Piercing the corporate veil: an almost impossible task
On 20 January 2017 the Ontario Superior Court of Justice (Hainey J.) rendered an important judgement in which it refused to pierce the corporate veil in a case concerning corporate environmental responsibility.
A number of oil companies, including Texaco Inc., conducted oil exploitation and extraction activities in the Oriente region in Ecuador in the period 1964 to 1992. These activities led to environmental pollution. In 1993 47 inhabitants of that region, representing approximately 30,000 people, brought proceedings against Texaco Inc. in the U.S.A.. These proceedings were dismissed. Texaco Inc. acknowledged that proceedings could be submitted before an Ecuadorian court and that it would be bound by the outcome of the proceedings. The proceedings in Ecuador started in 2003. These proceedings were brought against Chevron Corporation because at that time Texaco Inc. had become part of the Chevron group of companies. The result of these proceedings was a judgment against Chevron Corporation to the amount of US$ 9.5 billion. Chevron Corporation stated that it was unwilling to satisfy this judgment, inter alia on the argument that ‘the Ecuador Judgment was obtained by fraudulent means and rendered by a systemically corrupt and biased court’. For that reason, the claimants started proceedings in Canada not only against Chevron Corporation but also against Chevron Canada Limited. Their aim was to execute the Ecuadorian judgment against the indirect subsidiary company Chevron Canada Limited. Thus, the Ontario Superior Court of Justice had to go into the question of whether the Ecuadorian judgment against Chevron Corporation could be enforced against Chevron Canada Limited. The claimants in this case argued that the question should be answered positively. One ground by which the claimants argued this should be the case was ‘that the court should pierce Chevron Canada’s corporate veil to make its shares and assets available to satisfy the Ecuadorian judgment because of Chevron’s total effective control over Chevron Canada’. However, the Ontario Superior Court of Justice did not accept this reasoning. In general terms, the Court considered as follows:
‘The principle of corporate separateness provides that shareholders of a corporation are not liable for the obligations of the corporation. It also provides that the assets of the corporation are owned exclusively by the corporation, not the shareholders of the corporation. As a result, Chevron does not have any legal or equitable interest in the assets of Chevron Canada as an indirect shareholder’.

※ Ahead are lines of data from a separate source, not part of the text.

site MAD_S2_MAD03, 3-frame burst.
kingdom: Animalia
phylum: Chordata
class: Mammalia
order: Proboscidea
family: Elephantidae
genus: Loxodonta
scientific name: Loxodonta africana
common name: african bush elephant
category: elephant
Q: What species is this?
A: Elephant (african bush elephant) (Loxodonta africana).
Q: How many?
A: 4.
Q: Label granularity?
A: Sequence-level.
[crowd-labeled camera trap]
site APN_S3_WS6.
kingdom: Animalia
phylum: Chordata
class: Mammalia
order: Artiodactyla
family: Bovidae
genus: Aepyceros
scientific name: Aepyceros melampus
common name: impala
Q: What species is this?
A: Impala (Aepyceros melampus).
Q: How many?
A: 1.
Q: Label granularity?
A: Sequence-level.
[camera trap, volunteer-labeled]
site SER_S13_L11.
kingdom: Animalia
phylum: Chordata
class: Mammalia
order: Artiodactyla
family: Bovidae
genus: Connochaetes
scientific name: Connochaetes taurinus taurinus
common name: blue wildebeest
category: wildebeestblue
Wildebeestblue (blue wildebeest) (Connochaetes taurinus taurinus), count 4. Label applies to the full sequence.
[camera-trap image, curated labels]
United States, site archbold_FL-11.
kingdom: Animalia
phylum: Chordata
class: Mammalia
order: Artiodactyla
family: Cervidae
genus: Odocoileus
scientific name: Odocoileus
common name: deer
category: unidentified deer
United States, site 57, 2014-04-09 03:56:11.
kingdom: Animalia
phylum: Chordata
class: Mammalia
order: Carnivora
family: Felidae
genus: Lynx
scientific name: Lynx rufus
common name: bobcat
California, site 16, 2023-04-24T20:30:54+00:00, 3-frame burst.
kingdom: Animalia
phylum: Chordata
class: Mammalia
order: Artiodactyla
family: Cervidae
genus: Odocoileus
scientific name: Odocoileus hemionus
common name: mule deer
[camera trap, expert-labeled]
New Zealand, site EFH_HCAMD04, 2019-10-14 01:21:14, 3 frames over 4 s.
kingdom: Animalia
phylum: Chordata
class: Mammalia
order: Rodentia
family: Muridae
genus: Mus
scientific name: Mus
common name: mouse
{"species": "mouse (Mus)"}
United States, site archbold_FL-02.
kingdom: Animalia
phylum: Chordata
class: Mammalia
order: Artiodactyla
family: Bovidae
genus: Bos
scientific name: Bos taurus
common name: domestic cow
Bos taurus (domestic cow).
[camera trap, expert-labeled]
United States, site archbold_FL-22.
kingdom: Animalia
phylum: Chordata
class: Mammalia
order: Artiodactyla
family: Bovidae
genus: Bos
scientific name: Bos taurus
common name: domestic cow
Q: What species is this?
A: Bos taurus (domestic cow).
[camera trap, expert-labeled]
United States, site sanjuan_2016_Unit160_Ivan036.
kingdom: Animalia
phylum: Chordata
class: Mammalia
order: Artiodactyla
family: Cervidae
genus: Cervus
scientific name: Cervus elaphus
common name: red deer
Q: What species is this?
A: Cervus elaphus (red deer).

The foregoing would be different only if the claimants could argue that there were sound reasons for lifting the corporate veil. This would be the case if the relationship between Chevron Corporation and Chevron Canada was such that Chevron Canada ‘is completely dominated and controlled and being used as a shield for fraudulent or improper conduct’ by Chevron Corporation. But this was not the case:
‘The evidence does not establish that Chevron Canada is Chevron’s “puppet”. Rather, I find that Chevron and Chevron Canada have a typical parent/subsidiary relationship. Chevron does not exercise complete dominance or control over the affairs of Chevron Canada’.
The judgment underlines the difficulties claimants in (international) cases of environmental pollution have in succeeding in their claims where the pollution was caused by an offshore subsidiary company that is part of a corporate group.
Source: Ontario Superior Court of Justice (Hainey J.) January 20 2017, 2017 ONSC 135 (Yaiguaje et al. v. Chevron Corporation, Chevron Canada Limited & Chevron Canada Finance Limited), at: www.ontariocourts.ca, superior court of justice, decisions of the court, search decisions superior court of justice.